Según la leyenda, puede que el Hombre Gato sea una de muchas cosas. Hay quienes sugieren un niño dejado en un callejón y criado por los gatos de las calles. Otros, de imaginación más naturalista, prefieren una historia de abandono y enfermedad mental, salpicada en ocasiones con una vida de pobreza y temporadas en el manicomio. El Dr. Fischer, psicoanalista, escribió: “Partiendo de lo que he escuchado, y de lo muy poco que he visto, puedo decir que el llamado ‘Hombre Gato’ es una criatura de-evolucionada por su ambiente. Lo que en algún momento fue un ser humano —tal vez uno inteligente, incluso sensible— ha sido transformado por una interpretación brutal de su hábitat, que sería, en este caso, la ciudad.

 

Dicho de otro modo, el hombre antes del Hombre Gato se dio cuenta de que habitaba un espacio plenamente salvaje, quizá más aún que cualquiera de los engendrados por la Naturaleza, y la única respuesta de su psique ante la epifanía fue abrazar su propia animalidad subyacente. La revelación debió ser demasiado fuerte, un verdadero shock, casi en el sentido literal. Eso explicaría el cambio en su comportamiento; es una transición causada por el trauma […] Respecto a por qué adoptó el carácter del gato, debo aceptar que es algo que me elude por completo”.

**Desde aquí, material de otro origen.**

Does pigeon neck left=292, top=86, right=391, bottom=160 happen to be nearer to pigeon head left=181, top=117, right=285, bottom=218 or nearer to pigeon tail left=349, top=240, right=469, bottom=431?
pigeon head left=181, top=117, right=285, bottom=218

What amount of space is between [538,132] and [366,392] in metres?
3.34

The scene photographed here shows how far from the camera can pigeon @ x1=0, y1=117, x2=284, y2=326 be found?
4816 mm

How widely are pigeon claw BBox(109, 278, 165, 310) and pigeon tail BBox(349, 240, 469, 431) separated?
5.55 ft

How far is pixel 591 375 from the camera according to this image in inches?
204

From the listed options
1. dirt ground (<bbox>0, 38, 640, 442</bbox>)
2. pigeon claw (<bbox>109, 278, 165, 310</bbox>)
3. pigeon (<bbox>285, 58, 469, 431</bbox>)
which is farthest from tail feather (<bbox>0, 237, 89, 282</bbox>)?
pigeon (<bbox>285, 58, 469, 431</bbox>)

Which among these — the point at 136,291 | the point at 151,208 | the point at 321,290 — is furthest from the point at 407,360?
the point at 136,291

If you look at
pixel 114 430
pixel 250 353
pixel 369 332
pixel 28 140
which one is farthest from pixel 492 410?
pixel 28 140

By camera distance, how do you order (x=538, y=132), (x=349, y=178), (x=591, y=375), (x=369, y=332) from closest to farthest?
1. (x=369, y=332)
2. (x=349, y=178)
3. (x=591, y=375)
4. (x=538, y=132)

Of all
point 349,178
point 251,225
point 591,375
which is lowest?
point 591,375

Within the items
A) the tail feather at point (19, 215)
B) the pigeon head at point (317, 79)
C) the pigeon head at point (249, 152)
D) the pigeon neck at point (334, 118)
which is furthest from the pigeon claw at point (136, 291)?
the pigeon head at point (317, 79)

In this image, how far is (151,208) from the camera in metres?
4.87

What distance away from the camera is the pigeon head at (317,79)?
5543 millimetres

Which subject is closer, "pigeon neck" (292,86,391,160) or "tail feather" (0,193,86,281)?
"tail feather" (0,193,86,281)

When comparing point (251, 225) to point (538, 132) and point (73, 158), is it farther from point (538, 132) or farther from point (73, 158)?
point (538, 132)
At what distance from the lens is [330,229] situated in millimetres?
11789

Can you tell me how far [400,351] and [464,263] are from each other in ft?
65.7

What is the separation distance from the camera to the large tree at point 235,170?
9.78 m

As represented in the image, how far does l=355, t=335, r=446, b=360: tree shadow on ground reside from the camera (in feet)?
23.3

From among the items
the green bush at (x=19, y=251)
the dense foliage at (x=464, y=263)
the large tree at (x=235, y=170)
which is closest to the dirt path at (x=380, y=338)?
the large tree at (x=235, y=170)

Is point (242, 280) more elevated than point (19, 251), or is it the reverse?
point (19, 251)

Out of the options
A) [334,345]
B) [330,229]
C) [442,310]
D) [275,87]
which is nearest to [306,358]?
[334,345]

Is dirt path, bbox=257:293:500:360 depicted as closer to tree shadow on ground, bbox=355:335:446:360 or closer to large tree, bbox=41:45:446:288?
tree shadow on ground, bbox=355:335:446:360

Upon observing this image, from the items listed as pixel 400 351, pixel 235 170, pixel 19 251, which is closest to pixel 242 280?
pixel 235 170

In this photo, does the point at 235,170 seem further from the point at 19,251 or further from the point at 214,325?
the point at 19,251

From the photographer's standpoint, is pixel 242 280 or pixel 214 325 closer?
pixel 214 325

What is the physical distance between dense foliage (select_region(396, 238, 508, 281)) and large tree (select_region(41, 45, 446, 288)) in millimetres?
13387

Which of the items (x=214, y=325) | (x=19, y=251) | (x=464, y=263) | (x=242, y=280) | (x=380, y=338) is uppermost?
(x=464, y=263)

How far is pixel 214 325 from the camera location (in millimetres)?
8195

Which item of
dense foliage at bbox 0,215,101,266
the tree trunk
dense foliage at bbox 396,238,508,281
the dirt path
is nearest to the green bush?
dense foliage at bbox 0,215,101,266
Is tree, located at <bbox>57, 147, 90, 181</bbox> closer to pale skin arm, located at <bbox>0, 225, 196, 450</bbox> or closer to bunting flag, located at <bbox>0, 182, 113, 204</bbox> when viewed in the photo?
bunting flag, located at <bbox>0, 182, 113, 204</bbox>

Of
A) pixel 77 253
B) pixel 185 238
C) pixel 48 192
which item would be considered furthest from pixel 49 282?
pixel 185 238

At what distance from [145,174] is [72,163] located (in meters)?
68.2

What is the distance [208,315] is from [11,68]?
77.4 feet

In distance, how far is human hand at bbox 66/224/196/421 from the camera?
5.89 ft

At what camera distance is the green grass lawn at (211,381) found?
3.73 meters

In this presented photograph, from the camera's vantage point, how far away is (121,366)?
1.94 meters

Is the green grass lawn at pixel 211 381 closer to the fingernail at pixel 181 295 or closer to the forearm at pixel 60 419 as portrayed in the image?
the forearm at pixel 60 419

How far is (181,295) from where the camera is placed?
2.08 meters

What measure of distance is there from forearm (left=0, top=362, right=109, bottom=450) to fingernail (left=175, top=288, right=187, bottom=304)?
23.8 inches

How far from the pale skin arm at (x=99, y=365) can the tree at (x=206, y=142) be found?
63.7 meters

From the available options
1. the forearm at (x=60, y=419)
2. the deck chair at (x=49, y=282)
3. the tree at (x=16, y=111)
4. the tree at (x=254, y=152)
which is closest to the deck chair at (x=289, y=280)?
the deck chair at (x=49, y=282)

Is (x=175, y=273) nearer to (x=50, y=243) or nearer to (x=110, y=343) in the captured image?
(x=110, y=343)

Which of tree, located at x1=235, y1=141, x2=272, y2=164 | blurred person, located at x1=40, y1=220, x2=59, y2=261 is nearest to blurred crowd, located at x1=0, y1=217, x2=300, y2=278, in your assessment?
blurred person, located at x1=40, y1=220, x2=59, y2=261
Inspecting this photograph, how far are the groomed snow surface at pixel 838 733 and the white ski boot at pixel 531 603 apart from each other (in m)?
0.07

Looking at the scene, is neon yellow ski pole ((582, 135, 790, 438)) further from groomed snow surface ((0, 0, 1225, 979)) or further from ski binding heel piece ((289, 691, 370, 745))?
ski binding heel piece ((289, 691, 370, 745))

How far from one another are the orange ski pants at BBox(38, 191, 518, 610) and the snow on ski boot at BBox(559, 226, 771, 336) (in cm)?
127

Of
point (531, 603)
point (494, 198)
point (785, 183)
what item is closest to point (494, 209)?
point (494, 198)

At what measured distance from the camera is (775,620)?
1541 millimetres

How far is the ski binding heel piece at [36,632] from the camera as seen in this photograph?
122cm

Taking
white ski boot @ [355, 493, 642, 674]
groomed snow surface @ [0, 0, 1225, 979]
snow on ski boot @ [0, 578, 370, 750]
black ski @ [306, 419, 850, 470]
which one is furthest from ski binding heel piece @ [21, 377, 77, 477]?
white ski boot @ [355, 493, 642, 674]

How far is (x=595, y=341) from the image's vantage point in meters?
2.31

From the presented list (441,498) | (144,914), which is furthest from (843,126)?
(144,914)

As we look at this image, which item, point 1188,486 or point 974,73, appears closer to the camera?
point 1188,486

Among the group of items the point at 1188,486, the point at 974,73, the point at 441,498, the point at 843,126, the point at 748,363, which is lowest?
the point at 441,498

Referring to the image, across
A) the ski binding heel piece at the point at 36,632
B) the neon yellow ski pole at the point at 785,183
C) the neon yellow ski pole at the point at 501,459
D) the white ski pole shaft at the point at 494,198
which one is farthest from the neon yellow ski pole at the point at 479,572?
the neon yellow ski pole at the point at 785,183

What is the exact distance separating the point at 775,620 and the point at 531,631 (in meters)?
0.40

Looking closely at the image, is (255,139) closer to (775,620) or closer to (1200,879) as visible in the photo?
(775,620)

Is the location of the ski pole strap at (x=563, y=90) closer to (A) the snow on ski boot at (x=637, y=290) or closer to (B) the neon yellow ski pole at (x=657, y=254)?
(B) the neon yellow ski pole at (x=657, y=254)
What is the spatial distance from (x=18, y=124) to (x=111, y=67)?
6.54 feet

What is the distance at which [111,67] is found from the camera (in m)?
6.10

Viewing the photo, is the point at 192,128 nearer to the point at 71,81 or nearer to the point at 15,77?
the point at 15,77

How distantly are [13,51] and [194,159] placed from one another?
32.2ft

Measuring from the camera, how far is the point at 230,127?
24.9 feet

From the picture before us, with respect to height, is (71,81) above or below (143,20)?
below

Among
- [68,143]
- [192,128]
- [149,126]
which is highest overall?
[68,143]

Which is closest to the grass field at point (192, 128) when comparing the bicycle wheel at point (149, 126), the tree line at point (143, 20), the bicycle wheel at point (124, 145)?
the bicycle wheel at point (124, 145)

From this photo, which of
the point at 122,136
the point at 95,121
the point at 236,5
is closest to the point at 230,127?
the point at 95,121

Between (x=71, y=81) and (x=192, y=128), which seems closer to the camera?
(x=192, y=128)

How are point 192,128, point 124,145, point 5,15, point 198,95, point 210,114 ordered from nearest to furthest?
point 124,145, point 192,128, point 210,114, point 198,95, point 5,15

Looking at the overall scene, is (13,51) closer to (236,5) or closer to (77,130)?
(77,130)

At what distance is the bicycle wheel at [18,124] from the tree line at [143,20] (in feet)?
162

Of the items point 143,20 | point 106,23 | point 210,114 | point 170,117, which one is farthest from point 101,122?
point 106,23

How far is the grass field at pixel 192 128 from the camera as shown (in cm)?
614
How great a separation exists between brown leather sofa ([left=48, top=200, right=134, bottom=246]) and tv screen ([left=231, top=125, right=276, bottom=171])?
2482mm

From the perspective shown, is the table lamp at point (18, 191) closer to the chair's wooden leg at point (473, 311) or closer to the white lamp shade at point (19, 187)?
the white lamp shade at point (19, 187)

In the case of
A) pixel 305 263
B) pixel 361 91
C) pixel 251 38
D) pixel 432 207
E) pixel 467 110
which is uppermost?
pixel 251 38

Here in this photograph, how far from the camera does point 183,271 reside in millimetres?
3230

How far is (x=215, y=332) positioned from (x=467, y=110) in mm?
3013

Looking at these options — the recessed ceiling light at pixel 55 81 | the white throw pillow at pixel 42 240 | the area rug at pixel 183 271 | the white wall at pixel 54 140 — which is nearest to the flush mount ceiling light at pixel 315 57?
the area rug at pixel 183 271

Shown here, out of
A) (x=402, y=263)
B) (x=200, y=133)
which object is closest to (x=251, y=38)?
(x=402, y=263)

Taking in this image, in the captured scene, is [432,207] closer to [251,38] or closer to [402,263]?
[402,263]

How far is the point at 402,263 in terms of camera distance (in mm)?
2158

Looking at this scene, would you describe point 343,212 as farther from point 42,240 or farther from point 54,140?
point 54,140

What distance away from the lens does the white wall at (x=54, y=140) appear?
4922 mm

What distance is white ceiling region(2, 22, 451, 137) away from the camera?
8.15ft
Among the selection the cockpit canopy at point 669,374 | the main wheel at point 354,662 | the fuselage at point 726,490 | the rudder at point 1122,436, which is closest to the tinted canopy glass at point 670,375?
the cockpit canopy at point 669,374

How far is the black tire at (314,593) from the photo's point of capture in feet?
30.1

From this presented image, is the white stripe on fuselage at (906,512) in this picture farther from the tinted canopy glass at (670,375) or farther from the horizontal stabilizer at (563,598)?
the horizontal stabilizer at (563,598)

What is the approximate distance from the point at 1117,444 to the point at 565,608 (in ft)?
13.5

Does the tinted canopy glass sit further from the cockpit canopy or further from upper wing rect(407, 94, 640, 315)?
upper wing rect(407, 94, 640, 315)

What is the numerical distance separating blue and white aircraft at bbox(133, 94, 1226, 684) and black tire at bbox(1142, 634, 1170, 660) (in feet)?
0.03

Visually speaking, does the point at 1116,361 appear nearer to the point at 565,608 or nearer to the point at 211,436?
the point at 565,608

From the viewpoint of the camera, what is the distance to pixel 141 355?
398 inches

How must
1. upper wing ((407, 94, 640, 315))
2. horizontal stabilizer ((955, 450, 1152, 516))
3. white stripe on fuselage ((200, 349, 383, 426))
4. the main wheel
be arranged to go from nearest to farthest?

La verdad es que no sabemos casi nada del Hombre Gato. De entre las pocas certezas con las que contamos pueden mencionarse que es una criatura existente, tal vez un experimento de la Naturaleza, el Gobierno u otra imaginación desocupada, y que ronda medio desnudo por los parques, callejones y techos en el lado oeste del Bronx.


Nuestro primer encuentro formal sucedió en un callejón que le sirve de guarida cuando no pasa la noche fuera —bajo los puentes o detrás de alguna pescadería—, cuya ubicación prefiero no revelar.

 

Lo que sí puedo decir es que es un espacio estrecho, atrapado entre paredes altas de ladrillo muy rojo, tupido de un aire que apesta a sudor, pelo y una mezcla de desechos que no creo posible desmenuzar. Al fondo se ve una cerca alta de tablones blancos pero ya podridos, sobre la cual se elevan las siluetas del lado norte de Manhattan. Cualquier fotografía del lugar daría la impresión de ser un montaje, un simulacro de callejón según la estética de la tira cómica, incluidos los basureros de aluminio y hasta una puerta medio rota y tapizada con grafiti.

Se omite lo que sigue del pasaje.